This paper presents the design of a function-specific dynamically reconfigurable architecture for error detection and error correction. The function-unit is integrated in a pipelined 32 bit RISC processor and provides full hardware support for encoding and decoding of Reed-Solomon Codes with different code lengths as well as error detection methods like bit-parallel Cyclic Redundancy Check codes computation. The architecture is designed and optimized for the usage in the medium access control layer of mobile wireless communication systems and provides simultaneously hardware support for control-flow and data-flow oriented tasks.
Introduction
For wireless communication systems the capability of receivers to detect and correct transmission errors is of great importance.

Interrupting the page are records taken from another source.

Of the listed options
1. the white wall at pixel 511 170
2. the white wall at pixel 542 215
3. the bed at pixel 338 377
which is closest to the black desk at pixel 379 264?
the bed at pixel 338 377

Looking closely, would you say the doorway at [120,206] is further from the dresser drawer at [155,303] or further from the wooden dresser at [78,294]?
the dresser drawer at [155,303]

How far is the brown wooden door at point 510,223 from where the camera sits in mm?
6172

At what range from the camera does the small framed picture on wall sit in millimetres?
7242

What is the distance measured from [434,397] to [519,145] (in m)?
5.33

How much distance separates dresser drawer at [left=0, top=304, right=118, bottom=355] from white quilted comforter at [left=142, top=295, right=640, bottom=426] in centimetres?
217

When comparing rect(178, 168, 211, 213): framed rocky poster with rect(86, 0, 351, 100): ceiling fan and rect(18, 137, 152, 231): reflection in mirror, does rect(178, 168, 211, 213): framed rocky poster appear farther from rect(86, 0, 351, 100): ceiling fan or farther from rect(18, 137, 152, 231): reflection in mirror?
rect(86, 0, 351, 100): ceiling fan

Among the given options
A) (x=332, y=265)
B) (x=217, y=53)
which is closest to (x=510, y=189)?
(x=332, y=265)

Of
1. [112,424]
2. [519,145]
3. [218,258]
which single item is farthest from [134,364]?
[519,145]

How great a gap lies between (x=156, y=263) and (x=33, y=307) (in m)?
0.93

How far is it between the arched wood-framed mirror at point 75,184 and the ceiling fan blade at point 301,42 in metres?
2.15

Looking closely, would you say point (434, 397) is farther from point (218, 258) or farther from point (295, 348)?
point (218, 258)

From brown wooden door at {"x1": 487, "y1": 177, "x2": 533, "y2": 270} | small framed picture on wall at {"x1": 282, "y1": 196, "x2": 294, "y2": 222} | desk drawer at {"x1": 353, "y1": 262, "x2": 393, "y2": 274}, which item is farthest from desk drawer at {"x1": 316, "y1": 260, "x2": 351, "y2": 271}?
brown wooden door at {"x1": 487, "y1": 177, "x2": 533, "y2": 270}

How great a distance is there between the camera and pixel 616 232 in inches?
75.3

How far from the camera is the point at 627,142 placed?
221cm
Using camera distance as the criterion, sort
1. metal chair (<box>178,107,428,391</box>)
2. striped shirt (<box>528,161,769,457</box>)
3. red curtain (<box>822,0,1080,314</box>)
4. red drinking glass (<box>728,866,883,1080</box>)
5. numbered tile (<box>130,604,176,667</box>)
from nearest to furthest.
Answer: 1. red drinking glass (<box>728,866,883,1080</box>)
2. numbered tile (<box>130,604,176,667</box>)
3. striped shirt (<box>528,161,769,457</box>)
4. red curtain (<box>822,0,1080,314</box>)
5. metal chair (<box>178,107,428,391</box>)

While error detection methods require bandwidth expensive retransmissions, error correction methods lead to a better bandwidth efficiency. Albeit this advantage, error correction codes are not often used for mobile wireless communication systems due to their decoding complexity. Software solutions would require powerful processors, leading to an unacceptable power consumption for battery powered mobile devices. Hardware solutions are often optimized for throughput, yet are inflexible and do not consider the requirements of mobile terminals. For mobile wireless communication terminals, the critical design parameter is not throughput but area efficiency and power consumption. Though works exist on area-efficient or (re)configurable Reed-Solomon decoders (e.g. [2, 15] ), the potentials of dynamically reconfigurable approaches concerning hardware savings are often not taken into consideration. However, temporal reuse of hardware within the decoding offers the best potential to achieve an area-efficient design. The inherent hardware overhead of reconfigurable solutions can be avoided by restricting the reconfiguration capabilities to one application area, resulting in a functionspecific reconfigurable device.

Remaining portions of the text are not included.